I go online and look up how many registered sex offenders are at Towering Pines. Two. And it’s a huge complex. Jon thinks the boys are okay because he’s around. He’s probably right.

At night when I visit our house, I do math in my head. I buy a cheaper car. We don’t fix the truck. We don’t have pizza night. We eat more rice. None of it adds up to cover the hospital bill and Jon’s missing income.

I walk from room to room. My sons are alive but I see their ghosts. Elliot took his first steps in the kitchen. Sam in the living room. We had our Christmas tree in this corner. We pulled up carpet in the boys’ room and found a girl’s diary from twenty years ago. Sam played hide and seek in our closet.
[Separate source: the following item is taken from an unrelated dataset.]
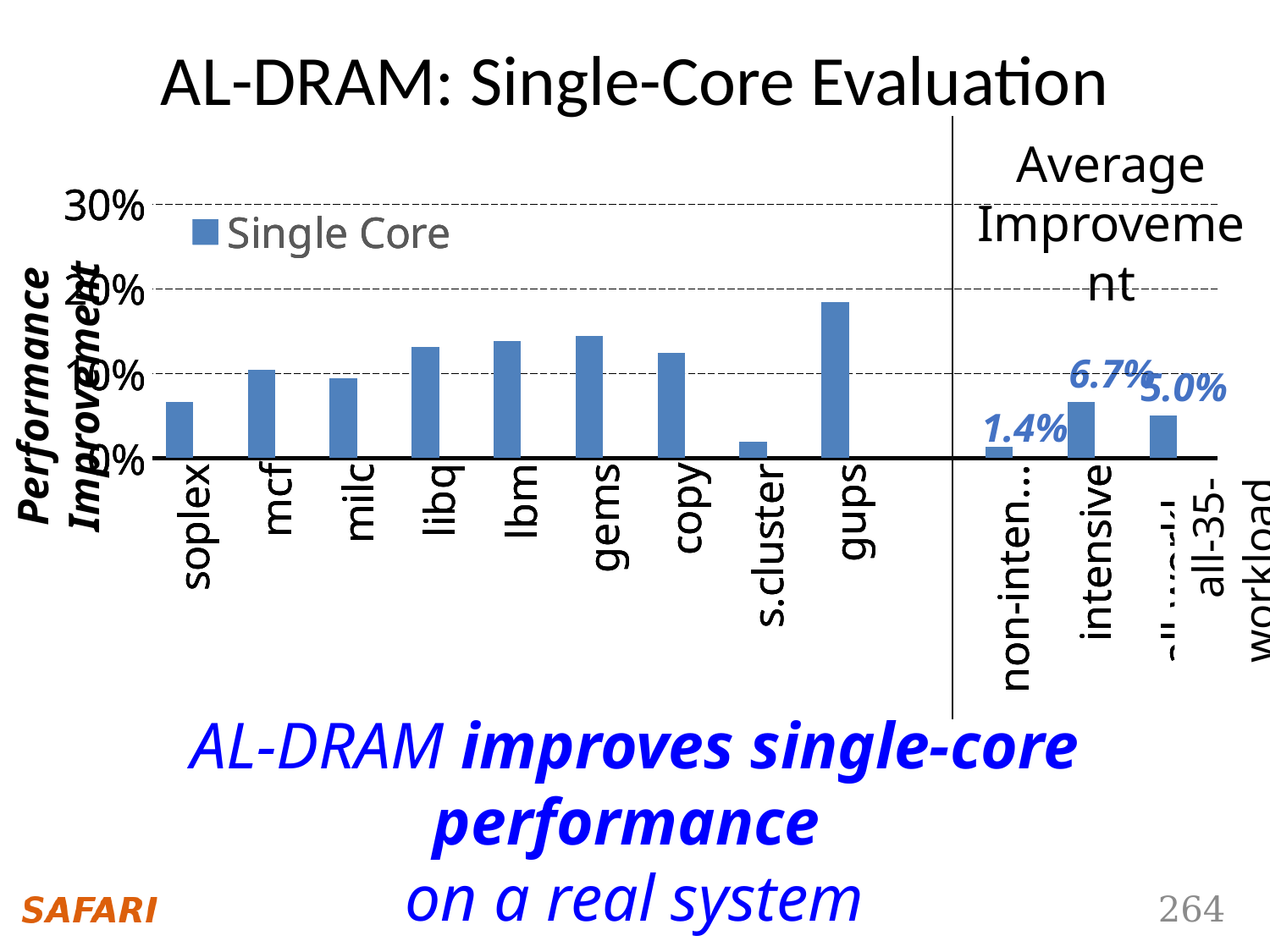
Which has a larger performance improvement, gups or mcf? gups Among the nine individual benchmarks (soplex through gups), which has the lowest performance improvement? s.cluster What is the name of the series shown in the legend? Single Core What is the difference between the average improvement for intensive workloads and for non-intensive workloads? 5.3% Is the performance improvement for soplex greater or less than 10%? less How many series does the legend list? 1 What is the average performance improvement for the intensive workloads? 6.7% Which benchmark has the highest single-core performance improvement? gups Is the performance improvement for gups greater or less than 10%? greater What is the average performance improvement for the all-35-workload group? 5.0% What is the average performance improvement for the non-intensive workloads? 1.4% What type of chart is shown on the slide? bar chart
The boys built a Lego city in the hall upstairs.

I sit in my bedroom, where our bed was. The light from the street and moon falls in slants on the painted wood. When I was in nursing school, one of my roommates did sitting meditation. I think of her when I am in my bedroom, the slants of light moving incrementally closer to me. I think of my friend breathing the quietest deepest breaths, facing a wall. I breathe deeply. I try to let it out slowly. I get caught on a jagged cry every time. I can’t stop anything.

When I go home and kiss Jon, I whisper for Towering Pines. We won’t get a house, I say, But we could live somewhere better than this. Jon holds me so tight I can’t breathe. He puts his lips close to my ear. His whole body trembles. I don’t know what he will say. When his body relaxes, I touch his face. I tell him I’m sorry, I know we’re okay here.

The next morning, Jon lets me sleep late while he gets the boys breakfast and walks them to school. When he returns, I’m still in bed. I can’t move. He lays down with his winter coat on, his giant boots hanging off the edge. He nudges me, says, Let’s go take a last look. His cheeks are chapped red. I close my eyes. Come on, he says. He gets up and pulls the blankets from the bed, tosses a pair of jeans at me.

We take my car over. The heat kicks in as I pull to the curb and park. I take the key from the cup holder and we go up the walk, let ourselves in. It looks different in the day. Empty, but not as sad. The rooms echo with our footsteps. Jon rubs a thumb on the doorframe marking our boys’ heights. I open the kitchen cabinets and drawers, the liner paper with tiny orange flowers. We stand in the doorway of the boys’ room, looking in like we did most nights before going downstairs to our bedroom.

Now Jon and I hold each other in our room, standing where I’ve spent the last six months sitting. Anyone walking by could see us embracing in an empty room. I pull a deep breath in, let it out slowly. I don’t cry. I look up at Jon. We look at each other. We must want to say something. Little puddles of melted snow show where we’ve been.